(GIVEN TASK A)
Please return, word for word, the passage from the fan and pump user's guide below that opens with the words containing "A detailed description" and closes with "V(t)) ⁄ d r(t)".
(GIVEN TASK B)
For each statement that follows, say whether the fan and pump user's guide below agrees with it. Answer yes or no and quote the words of the guide that settle it.
(i) The same models serve for both fans and pumps.
(ii) The models accept only mass flow rate as a control signal.
(iii) The models are implemented as described in Wetter (2013), including equation (20).

(EXTRACT PROVIDED)
>>>>>
Buildings.Fluid.Movers.UsersGuide
User's Guide
Information
This package contains models for fans and pumps (movers). The same models can be used for fans or pumps.
Model description
The models consider the pressure rise, flow rate, speed, power consumption, and heat dissipation based on the user's specification. They can take pressure rise (head), mass flow rate, or speed (absolute or relative) as control signal, and compute resulting quantities based on userprovided performance curves.
While the models in the package Buildings.Fluid.Movers allow full customization, preconfigured models that use the same underlying physical equations are available in the package Buildings.Fluid.Movers.Preconfigured. The models in Buildings.Fluid.Movers can also be parameterized with the data records from Buildings.Fluid.Movers.Data.
A detailed description of the fan and pump models can be found in Wetter (2013). The models are implemented as described in this paper, except that equation (20) is no longer used. The reason is that the transition (24) caused the derivative
d Δp(r(t), V(t)) ⁄ d r(t)
<<<<<
Excerpts of spatial question data:
>>>>>
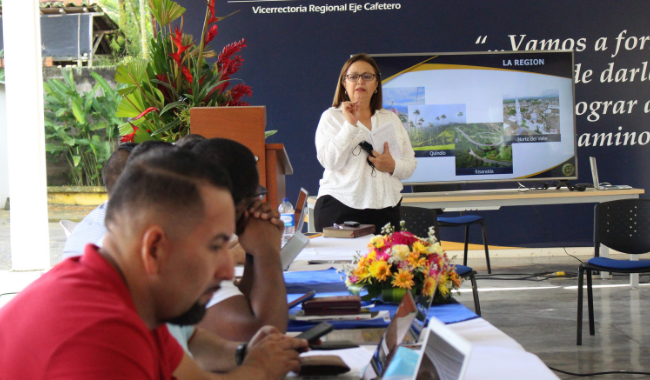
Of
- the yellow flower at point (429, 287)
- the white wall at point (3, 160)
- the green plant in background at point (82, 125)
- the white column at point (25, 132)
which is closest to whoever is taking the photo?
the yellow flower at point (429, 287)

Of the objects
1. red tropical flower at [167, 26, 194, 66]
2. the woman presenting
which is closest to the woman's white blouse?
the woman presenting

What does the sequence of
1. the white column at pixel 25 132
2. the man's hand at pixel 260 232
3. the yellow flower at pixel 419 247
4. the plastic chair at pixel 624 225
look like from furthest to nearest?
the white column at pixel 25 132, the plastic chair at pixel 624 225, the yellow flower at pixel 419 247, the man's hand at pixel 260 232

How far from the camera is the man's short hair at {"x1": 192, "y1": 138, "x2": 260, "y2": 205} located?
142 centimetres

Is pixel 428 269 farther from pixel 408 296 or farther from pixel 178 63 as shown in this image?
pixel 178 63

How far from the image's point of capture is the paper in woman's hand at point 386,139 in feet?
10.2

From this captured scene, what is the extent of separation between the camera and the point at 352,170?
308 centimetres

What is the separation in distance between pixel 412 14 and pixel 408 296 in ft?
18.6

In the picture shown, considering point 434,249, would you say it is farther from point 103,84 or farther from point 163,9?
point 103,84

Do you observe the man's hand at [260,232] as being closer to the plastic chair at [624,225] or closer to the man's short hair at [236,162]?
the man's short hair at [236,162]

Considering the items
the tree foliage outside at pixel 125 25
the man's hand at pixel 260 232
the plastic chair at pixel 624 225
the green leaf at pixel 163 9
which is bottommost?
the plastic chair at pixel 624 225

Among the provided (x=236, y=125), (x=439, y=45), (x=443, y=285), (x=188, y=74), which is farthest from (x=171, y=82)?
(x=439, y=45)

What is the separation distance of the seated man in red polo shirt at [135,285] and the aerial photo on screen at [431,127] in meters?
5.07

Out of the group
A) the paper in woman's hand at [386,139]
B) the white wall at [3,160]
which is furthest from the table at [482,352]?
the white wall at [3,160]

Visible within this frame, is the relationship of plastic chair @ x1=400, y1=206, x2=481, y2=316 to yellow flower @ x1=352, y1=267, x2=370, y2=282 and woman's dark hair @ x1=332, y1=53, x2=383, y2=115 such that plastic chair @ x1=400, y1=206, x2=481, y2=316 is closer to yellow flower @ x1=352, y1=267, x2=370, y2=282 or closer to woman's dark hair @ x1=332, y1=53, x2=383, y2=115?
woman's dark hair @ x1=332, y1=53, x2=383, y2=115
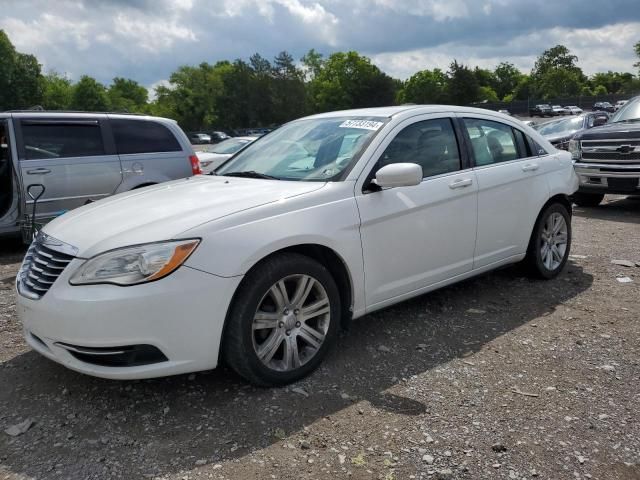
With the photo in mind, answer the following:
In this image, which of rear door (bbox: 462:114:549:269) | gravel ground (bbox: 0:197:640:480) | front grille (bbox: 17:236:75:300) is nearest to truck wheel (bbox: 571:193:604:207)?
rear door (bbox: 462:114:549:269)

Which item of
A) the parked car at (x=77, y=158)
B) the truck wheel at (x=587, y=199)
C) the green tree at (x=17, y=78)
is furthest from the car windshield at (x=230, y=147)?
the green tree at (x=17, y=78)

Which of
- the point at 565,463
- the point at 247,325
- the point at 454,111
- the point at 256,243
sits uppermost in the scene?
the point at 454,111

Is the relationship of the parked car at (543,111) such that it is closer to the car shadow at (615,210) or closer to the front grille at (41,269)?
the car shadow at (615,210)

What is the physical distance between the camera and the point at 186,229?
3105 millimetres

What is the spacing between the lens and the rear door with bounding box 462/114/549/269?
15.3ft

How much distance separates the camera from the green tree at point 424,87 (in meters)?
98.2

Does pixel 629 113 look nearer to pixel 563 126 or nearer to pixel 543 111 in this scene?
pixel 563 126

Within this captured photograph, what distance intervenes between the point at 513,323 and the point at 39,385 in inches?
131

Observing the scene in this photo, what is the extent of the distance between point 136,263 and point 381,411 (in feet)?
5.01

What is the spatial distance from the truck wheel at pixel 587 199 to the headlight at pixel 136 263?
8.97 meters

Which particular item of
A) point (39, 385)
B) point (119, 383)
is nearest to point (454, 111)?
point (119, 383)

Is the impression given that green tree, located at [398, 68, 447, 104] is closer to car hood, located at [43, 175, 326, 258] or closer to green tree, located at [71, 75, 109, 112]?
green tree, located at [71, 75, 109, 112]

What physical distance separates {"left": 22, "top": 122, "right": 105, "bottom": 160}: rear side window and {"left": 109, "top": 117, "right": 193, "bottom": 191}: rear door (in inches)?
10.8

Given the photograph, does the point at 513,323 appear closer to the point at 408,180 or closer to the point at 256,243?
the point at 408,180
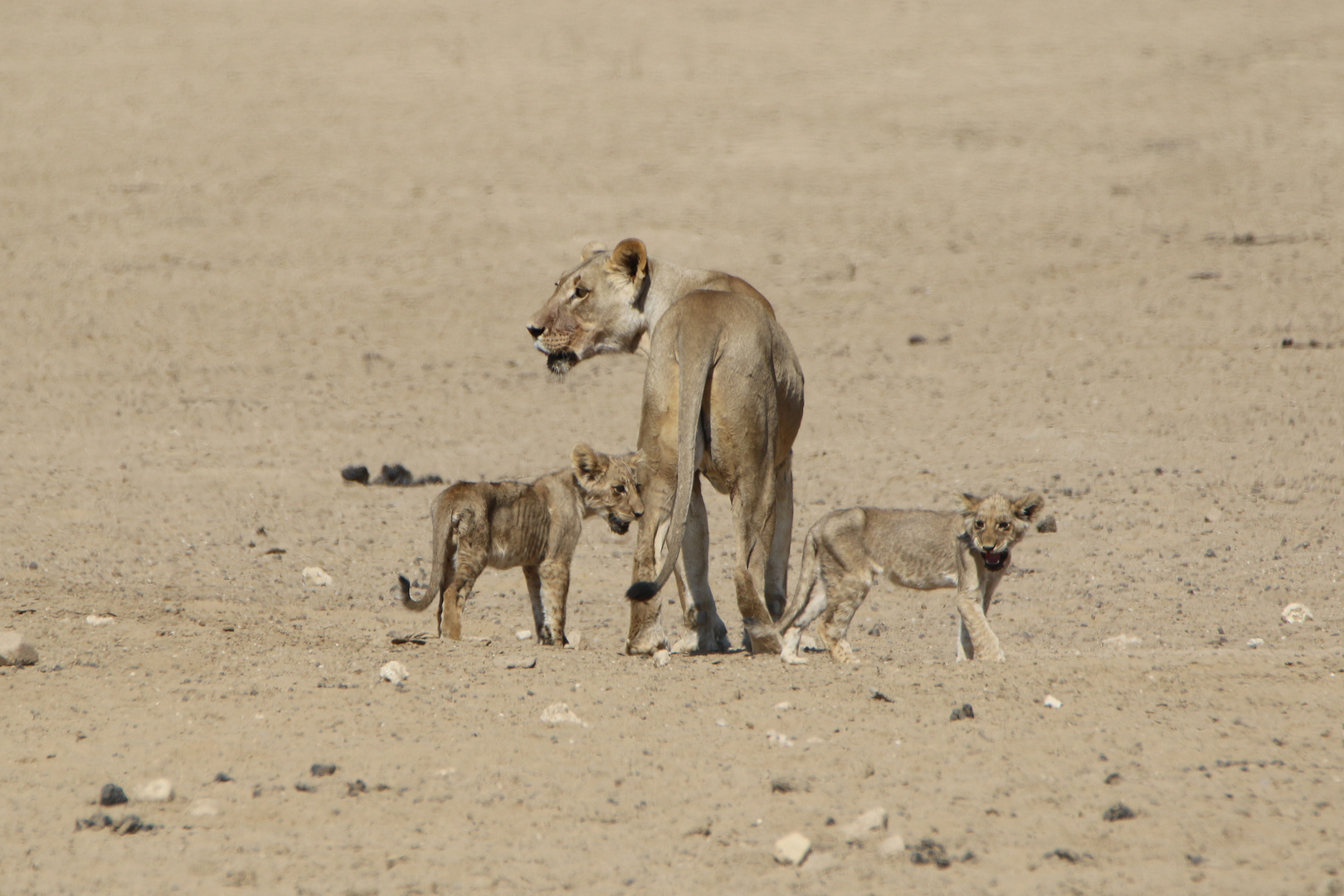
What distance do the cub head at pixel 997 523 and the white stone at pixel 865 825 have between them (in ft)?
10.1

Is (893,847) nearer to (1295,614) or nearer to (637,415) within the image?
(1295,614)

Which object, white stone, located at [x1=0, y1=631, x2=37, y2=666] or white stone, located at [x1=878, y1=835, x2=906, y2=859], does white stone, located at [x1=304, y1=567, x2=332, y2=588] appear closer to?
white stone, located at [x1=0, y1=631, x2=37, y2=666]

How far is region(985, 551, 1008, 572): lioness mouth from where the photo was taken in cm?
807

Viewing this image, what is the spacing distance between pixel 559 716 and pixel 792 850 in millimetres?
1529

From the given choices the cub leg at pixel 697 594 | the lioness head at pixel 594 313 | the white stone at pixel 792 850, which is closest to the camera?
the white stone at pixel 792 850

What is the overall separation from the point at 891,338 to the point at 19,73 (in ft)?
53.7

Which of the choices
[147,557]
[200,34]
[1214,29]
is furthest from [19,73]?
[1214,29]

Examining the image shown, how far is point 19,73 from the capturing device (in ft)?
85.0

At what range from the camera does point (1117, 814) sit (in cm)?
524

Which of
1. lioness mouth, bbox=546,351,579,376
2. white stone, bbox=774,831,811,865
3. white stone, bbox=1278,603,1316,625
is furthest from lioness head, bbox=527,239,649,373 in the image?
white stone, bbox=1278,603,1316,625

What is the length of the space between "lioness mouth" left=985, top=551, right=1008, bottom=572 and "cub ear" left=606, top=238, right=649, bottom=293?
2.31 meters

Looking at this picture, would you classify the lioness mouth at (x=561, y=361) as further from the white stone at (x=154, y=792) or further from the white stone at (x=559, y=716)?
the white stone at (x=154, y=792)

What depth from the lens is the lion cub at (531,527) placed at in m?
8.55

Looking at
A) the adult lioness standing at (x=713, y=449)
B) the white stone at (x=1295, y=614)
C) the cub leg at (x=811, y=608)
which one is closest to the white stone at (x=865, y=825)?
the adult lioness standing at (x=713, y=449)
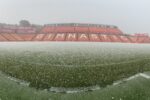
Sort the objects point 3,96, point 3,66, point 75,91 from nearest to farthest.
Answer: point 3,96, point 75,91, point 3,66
<<<<<
(WORKED ANSWER A)
A detailed description of the fan and pump models can be found in Wetter (2013). The models are implemented as described in this paper, except that equation (20) is no longer used. The reason is that the transition (24) caused the derivative
d Δp(r(t), V(t)) ⁄ d r(t)

(WORKED ANSWER B)
(i) Yes: "The same models can be used for fans or pumps."
(ii) No: "They can take pressure rise (head), mass flow rate, or speed (absolute or relative) as control signal"
(iii) No: "except that equation (20) is no longer used."